Motion in the central gravity field is described by the following equation: $$ \frac{M\dot{r}^2}{2} - \frac{M\alpha}{r} + \frac{M\beta^2}{2r^2} = E = \text{const} \qquad (1) $$ where $$ \alpha = M_\text{star}G $$ $$ \beta = \frac{L_z}{M} = \frac{[\vec{r}\times\vec{v}]_z}{M} = \text{const} $$

When the mass of the planet $M$ is increased by $m$ without change of the velocity the equation (1) becomes $$ \frac{(M+m)\dot{r}^2}{2} - \frac{(M+m)\alpha}{r} + \frac{(M+m)\beta^2}{2r^2} = E + \frac{mv_0^2}{2} - \frac{m\alpha}{r_0} = \text{const} $$ where $v_0$ and $r_0$ are the velocity and position of the planet at the moment when its mass is changed.

The effective potential energy $$ U(r) = -\frac{M\alpha}{r} + \frac{M\beta^2}{r^2} $$ is scaled by the factor $(1+m/M)$ but is not changed qualitatively.

The total energy for finite motion is negative i.e. $E<0$.

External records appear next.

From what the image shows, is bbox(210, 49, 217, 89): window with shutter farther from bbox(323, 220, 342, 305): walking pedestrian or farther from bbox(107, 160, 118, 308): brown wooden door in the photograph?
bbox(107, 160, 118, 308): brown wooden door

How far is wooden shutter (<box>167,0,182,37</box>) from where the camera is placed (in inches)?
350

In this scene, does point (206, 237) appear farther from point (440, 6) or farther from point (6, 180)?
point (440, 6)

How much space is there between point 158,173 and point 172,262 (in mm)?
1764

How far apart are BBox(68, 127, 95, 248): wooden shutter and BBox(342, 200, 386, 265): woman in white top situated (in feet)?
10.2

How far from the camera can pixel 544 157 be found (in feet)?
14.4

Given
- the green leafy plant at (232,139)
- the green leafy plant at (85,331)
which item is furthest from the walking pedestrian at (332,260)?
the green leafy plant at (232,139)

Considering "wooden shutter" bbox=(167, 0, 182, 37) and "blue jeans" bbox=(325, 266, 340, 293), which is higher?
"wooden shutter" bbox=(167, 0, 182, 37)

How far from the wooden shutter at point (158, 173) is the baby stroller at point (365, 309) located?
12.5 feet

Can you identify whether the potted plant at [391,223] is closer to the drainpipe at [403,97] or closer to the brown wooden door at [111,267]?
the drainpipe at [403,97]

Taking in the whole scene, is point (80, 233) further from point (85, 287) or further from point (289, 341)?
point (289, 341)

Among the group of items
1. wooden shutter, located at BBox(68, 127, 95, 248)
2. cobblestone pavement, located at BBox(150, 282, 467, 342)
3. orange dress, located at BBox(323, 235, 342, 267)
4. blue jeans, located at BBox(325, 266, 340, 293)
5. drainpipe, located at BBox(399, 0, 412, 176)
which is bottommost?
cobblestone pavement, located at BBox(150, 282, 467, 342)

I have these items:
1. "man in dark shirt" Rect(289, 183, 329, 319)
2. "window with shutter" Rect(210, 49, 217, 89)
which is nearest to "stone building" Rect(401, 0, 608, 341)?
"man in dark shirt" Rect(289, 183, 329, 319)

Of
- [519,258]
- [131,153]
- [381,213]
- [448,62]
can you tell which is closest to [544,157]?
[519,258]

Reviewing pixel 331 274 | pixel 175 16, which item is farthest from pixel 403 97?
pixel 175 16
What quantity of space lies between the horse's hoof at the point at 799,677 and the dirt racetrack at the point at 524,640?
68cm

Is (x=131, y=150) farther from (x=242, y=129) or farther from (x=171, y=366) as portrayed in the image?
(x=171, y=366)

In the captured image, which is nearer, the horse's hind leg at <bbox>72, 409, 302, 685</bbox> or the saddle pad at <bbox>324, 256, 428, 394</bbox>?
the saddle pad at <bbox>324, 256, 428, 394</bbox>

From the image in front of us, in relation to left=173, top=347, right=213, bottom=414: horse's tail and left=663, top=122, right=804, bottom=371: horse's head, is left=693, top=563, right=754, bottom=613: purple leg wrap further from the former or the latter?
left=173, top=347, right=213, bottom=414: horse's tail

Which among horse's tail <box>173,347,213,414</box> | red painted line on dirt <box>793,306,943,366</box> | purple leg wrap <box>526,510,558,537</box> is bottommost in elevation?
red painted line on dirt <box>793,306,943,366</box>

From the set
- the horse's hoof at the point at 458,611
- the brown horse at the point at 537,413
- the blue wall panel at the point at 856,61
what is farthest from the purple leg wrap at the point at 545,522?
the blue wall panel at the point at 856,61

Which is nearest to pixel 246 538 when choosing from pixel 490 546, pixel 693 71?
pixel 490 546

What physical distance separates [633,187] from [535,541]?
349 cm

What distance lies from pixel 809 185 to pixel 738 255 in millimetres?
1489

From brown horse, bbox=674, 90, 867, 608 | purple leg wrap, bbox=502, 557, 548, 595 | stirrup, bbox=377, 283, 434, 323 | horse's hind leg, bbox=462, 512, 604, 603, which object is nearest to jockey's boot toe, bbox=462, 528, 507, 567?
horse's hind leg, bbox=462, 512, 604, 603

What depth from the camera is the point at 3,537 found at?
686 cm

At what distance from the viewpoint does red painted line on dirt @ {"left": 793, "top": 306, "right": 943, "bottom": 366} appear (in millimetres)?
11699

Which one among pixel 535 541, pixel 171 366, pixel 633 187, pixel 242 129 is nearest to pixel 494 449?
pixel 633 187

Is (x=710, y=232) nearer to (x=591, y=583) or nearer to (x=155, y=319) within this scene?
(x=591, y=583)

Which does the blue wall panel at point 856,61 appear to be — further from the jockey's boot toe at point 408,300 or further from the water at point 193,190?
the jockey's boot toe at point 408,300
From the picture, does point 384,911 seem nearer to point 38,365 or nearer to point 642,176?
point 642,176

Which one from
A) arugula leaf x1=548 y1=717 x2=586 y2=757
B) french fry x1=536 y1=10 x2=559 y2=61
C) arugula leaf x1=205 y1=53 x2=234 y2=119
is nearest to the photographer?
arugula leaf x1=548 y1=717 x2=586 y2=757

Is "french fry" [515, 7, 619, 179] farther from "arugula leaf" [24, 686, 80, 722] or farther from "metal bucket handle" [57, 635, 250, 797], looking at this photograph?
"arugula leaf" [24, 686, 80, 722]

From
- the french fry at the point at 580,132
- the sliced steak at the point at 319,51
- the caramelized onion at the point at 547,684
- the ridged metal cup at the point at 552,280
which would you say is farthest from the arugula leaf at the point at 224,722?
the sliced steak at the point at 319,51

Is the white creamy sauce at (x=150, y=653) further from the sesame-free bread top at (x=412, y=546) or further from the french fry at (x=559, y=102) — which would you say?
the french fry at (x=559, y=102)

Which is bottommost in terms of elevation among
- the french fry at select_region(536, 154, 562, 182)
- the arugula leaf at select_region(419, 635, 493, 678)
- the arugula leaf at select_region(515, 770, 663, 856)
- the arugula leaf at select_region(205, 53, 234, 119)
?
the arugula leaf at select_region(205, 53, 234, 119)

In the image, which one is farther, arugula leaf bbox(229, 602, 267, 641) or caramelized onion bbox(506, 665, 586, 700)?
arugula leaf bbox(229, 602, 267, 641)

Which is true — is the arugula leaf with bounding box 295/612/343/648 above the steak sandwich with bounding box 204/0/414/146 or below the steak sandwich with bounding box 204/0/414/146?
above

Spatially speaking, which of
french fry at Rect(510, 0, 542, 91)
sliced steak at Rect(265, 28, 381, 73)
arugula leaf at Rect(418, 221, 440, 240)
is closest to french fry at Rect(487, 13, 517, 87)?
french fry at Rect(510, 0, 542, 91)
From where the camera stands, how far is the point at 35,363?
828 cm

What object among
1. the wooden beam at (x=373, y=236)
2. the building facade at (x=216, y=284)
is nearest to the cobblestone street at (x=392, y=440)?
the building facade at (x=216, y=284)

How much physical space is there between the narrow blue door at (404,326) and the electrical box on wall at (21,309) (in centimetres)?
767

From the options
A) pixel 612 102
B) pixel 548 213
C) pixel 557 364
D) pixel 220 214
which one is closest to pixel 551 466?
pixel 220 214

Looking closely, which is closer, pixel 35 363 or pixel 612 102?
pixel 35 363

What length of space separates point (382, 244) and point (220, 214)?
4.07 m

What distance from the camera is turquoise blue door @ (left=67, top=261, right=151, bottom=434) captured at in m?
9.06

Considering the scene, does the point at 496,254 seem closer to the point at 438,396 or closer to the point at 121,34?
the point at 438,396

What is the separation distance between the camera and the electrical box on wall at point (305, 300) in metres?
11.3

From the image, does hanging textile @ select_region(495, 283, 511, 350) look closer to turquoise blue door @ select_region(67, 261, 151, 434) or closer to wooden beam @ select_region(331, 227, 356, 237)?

New trajectory depends on the change of the energy $$ \Delta E = \frac{mv_0^2}{2} - \frac{m\alpha}{r_0} $$

If $E + \Delta E \geq 0$ then the trajectory becomes infinite and the planet flies away. Otherwise it stays on the orbit.

One can find the change of the orbit comparing the factors $(1+m/M)$ and $(1+\Delta E / E)$.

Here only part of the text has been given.